* **Trecho do documento**:

A imprensa nos representa?

Cidadania
Um debate sobre os conceitos de opinião pública e legitimidade em um país no qual a diversidade de pensamento nunca prosperou
por Rodrigo Martins publicado 26/09/2013

Parecia uma carta de independência ou um ultimato antes da declaração de guerra. Na manhã da quarta-feira 18, o jornal Estado de Minas se arvorava no papel de representante legítimo dos 19 milhões de habitantes do estado. Em editorial de primeira página, o jornal investia contra o ministro Celso de Mello, que dali a horas decidiria o futuro de 11 condenados no processo do “mensalão”. “Nas ruas de Belo Horizonte, parte expressiva da população tende a considerar a aceitação dos embargos como decepcionante. Pior: um aceno à impunidade”, afirmava o texto. No dia seguinte, como tantos veículos de comunicação, o diário mineiro não esconderia a insatisfação com a “prorrogação” da análise do processo. O carioca O Globo iria além. “STF mantém a impunidade de mensaleiros até 2014”, cravou na capa. Em tom uníssono, a mídia lamentou o “divórcio” entre o Supremo Tribunal Federal e a “opinião pública”.

* **Linhas fornecidas**:

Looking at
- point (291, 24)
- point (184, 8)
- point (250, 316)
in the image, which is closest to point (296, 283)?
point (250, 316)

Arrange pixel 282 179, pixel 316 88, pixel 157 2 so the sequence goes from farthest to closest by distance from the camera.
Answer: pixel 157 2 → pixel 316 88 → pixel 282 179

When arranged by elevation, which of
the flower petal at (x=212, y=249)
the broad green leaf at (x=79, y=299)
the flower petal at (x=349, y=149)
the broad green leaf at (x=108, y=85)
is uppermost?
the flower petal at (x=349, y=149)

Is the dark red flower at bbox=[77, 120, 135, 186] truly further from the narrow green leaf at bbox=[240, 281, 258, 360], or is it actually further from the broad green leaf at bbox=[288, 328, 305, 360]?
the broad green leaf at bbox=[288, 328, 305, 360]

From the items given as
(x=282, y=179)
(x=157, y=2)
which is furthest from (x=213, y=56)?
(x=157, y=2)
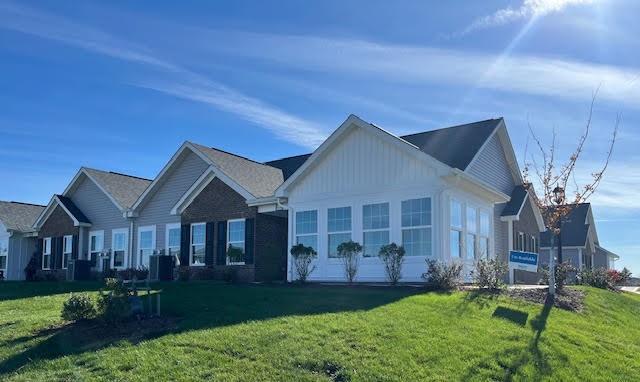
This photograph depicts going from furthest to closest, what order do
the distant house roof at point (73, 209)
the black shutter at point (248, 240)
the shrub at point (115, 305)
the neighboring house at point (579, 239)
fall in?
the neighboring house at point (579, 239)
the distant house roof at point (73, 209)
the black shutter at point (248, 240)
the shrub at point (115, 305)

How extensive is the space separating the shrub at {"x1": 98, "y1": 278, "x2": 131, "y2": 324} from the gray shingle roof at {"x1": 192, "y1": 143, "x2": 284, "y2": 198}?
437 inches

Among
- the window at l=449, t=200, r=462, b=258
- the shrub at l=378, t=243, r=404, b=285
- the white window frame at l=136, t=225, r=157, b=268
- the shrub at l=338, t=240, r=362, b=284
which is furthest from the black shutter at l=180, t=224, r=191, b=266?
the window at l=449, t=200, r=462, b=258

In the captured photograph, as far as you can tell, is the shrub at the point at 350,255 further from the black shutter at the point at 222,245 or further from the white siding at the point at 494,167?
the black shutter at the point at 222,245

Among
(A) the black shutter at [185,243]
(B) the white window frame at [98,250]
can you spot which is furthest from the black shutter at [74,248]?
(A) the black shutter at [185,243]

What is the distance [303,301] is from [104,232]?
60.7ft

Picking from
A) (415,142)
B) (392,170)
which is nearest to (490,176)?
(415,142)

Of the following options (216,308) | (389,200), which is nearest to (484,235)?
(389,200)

* * *

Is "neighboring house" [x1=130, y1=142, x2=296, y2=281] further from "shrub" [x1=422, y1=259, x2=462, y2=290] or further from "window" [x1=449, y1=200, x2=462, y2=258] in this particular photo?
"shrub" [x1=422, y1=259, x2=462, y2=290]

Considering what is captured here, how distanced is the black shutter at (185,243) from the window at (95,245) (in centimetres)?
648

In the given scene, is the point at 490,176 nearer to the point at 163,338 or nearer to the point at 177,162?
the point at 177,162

---

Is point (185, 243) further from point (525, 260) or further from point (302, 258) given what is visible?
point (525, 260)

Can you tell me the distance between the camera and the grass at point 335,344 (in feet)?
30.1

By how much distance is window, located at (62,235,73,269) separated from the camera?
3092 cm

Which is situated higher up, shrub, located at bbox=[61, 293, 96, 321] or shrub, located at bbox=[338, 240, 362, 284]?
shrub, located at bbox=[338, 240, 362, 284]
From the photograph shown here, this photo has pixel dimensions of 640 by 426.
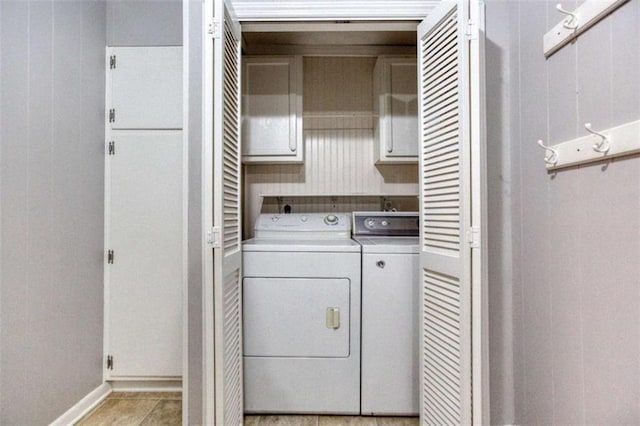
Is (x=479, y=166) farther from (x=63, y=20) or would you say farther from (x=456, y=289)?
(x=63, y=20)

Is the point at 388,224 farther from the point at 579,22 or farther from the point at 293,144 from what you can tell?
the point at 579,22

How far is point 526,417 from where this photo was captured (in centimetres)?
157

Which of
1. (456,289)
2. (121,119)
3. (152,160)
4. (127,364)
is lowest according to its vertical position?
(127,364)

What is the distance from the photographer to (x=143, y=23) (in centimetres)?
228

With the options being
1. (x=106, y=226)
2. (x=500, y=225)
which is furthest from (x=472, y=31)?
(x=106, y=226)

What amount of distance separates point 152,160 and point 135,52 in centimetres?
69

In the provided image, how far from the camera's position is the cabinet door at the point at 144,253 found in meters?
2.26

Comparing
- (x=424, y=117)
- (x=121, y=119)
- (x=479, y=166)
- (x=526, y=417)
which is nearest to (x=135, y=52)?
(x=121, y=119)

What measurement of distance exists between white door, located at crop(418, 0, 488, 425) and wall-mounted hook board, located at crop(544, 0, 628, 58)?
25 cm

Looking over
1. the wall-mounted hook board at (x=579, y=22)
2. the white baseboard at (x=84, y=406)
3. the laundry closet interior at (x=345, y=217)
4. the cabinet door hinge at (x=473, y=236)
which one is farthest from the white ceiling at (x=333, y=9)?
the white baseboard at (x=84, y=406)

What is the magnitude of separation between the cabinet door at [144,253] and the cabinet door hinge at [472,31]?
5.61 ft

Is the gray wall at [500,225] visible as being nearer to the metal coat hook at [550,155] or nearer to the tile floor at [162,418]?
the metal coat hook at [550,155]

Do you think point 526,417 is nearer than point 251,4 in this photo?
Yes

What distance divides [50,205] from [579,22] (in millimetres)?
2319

* **Instruções das tarefas**:
1) Quais termos de uma ou duas palavras aparecem entre aspas no texto sobre a imprensa? Liste todos.
2) De acordo com o texto sobre a imprensa, as afirmações a seguir estão corretas? Responda sim ou não a cada uma e cite as palavras do texto que decidem. (a) O editorial do Estado de Minas foi publicado na primeira página. (b) O Estado de Minas se apresentava como representante de 11 milhões de habitantes. (c) A capa de O Globo dizia que o STF mantém a impunidade de mensaleiros até 2014.
3) Dê sequência ao texto sobre a imprensa e a opinião pública a partir da última frase apresentada.

* **Respostas esperadas**:
1) mensalão, prorrogação, divórcio, opinião pública

2)
(a) Sim: "Em editorial de primeira página"
(b) Não: "representante legítimo dos 19 milhões de habitantes do estado"
(c) Sim: "STF mantém a impunidade de mensaleiros até 2014"

3)
Mas qual opinião pública? “A do próprio jornal, oras”, avalia, sem rodeios, o sociólogo Venício de Lima, professor da UnB e dedicado aos estudos da mídia. “Desde meados do século passado, os principais grupos de mídia reivindicam a representação da opinião pública em detrimento dos canais institucionais da democracia representativa, como partidos, governos e Congresso. Isso porque a imprensa tem o papel de mediar a comunicação, fazer a ponte entre o público e as instâncias de debate político.” Com um problema, ressalta: “Ao mesmo tempo que fazem essa mediação, esses grupos são atores políticos, defensores de seus próprios interesses e dos de seus financiadores. Em nenhum lugar do mundo a mídia pode se colocar como porta-voz da opinião pública. Menos ainda no Brasil, marcado pela forte concentração dos meios de comunicação, um oligopólio de interesses muito particulares”.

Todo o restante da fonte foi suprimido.